If not None* and ``predict_swap`` equal to **True, the correlations are calculated as usual (no differences) every n-th step.

metropolis(no_of_sampling_steps=100, scale_factor=[1.0], temperature=1.0, boltzmann_constant=1.0, initial_decoration=None, acceptance_ratio=None, serialize=False, filename=None, **kwargs)

Perform Monte-Carlo Metropolis simulation


Perfom Monte-Carlo Metropolis sampling for nmc sampling steps.

During the sampling, a new structure at step i is accepted with the probability given by \(\min( 1, \exp( - (E_i - E_{i-1})/(k_B T)) )\)

The energy \(E_i\) of visited structure at step i is calculated from the Model energy_model. The factor \(k_B T\) is the product of the temperature \(T\) and the Boltzmann constant \(k_B\) (also know as the thermal energy).

Note: The units of the energy \(E\) and the factor \(k_B T\) must be the same. With scale_factor, \(k_B T\) can be adjusted to the correct units (see below).


no_of_sampling_steps: integer

Number of sampling steps

temperature: float

Temperature at which the sampling is performed.

boltzmann_constant: float

Boltzmann constant

scale_factor: list of floats

List is used to adjust the factor \(k_B T\) to the same units as the energy from energy_model.

All floats in list are multiply to the factor \(k_B T\).
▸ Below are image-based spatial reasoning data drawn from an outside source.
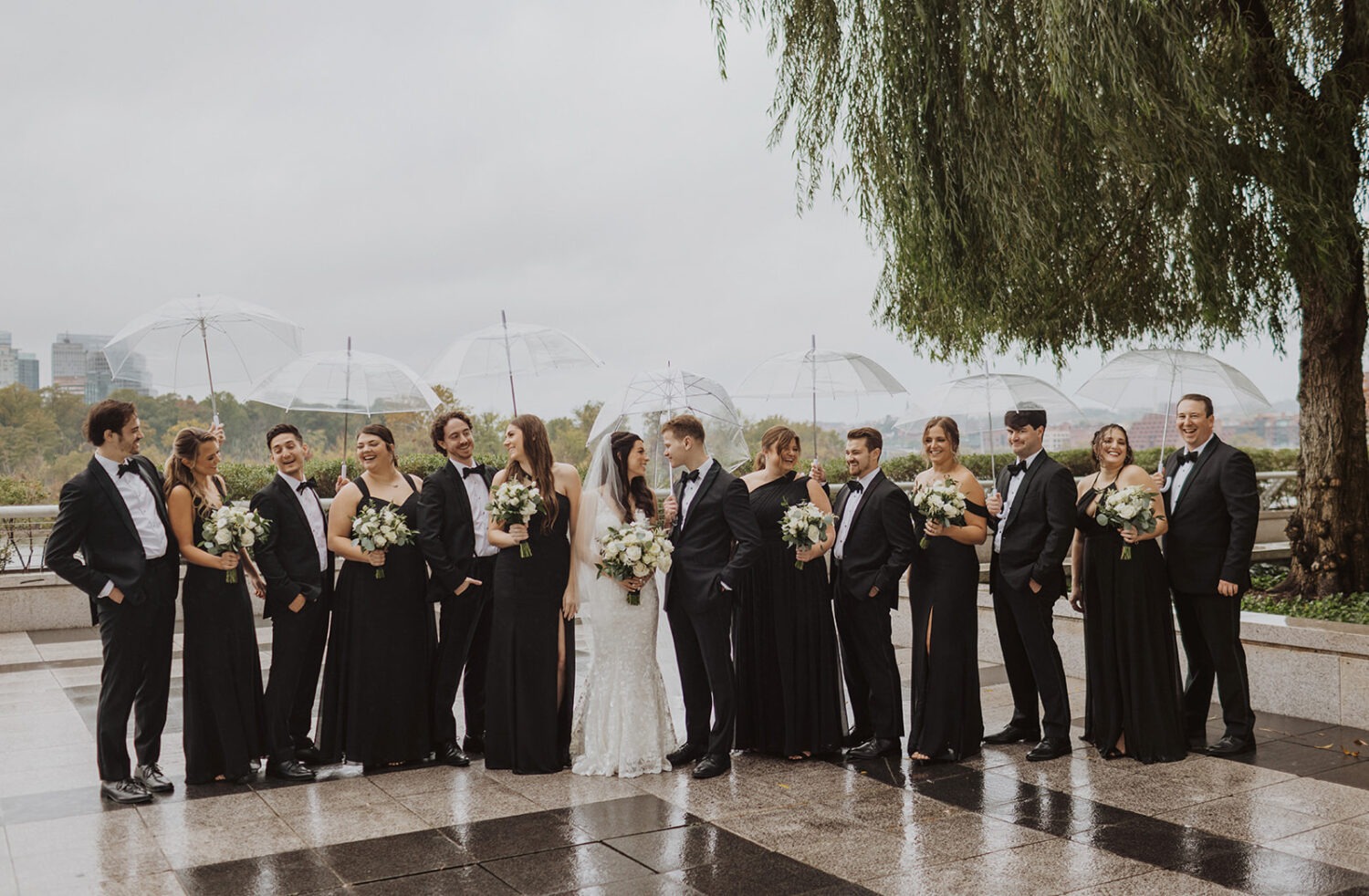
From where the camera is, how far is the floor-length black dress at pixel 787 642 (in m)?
6.55

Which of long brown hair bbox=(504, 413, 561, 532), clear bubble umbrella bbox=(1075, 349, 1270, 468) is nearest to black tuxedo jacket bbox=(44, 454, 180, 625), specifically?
long brown hair bbox=(504, 413, 561, 532)

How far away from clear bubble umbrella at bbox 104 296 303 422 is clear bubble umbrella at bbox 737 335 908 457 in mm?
3465

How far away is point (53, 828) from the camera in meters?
5.38

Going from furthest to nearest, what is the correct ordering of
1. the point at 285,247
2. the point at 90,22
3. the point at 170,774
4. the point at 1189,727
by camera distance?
the point at 285,247
the point at 90,22
the point at 1189,727
the point at 170,774

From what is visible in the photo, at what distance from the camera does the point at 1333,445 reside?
9203 mm

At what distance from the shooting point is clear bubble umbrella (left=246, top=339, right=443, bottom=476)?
7918mm

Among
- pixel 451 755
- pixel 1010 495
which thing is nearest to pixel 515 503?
pixel 451 755

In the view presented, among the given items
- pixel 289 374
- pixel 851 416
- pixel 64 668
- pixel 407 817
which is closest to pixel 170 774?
pixel 407 817

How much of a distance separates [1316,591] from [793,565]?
210 inches

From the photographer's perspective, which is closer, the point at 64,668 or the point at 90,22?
the point at 64,668

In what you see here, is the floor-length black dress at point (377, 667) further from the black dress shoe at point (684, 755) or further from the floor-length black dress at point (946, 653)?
the floor-length black dress at point (946, 653)

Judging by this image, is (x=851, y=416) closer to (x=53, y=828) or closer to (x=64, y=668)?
(x=53, y=828)

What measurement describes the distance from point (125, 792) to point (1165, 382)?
24.6 feet

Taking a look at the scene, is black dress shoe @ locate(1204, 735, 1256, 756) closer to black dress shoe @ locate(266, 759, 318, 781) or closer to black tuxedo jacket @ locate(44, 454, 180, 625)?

If list is empty, the factor \(k_B T\) remains changed.

initial_decoration: list of integers

Atomic numbers of the initial structure, from which the sampling starts. If None, sampling starts with a structure randomly generated.

acceptance_ratio: float (default: None)

Real number between 0 and 100. Represents the percentage of accepted moves. If not None, the initial temperature will be adjusted to match the given acceptance ratio. The acceptance ratio during the simulation is computed using the last 100 moves.

serialize: boolean (default: False)

Serialize the MonteCarloTrajectory object into a Json file after the sampling.

filename: string (default: trajectory.json)

Name of a Json file in which the trajectory is serialized after the sampling if serialize is True.

**kwargs: keyworded argument list, arbitrary length

These arguments are added to the MonteCarloTrajectory object that is initialized in this method.

Returns: MonteCarloTrajectory object

Trajectory containing the complete information of the sampling trajectory.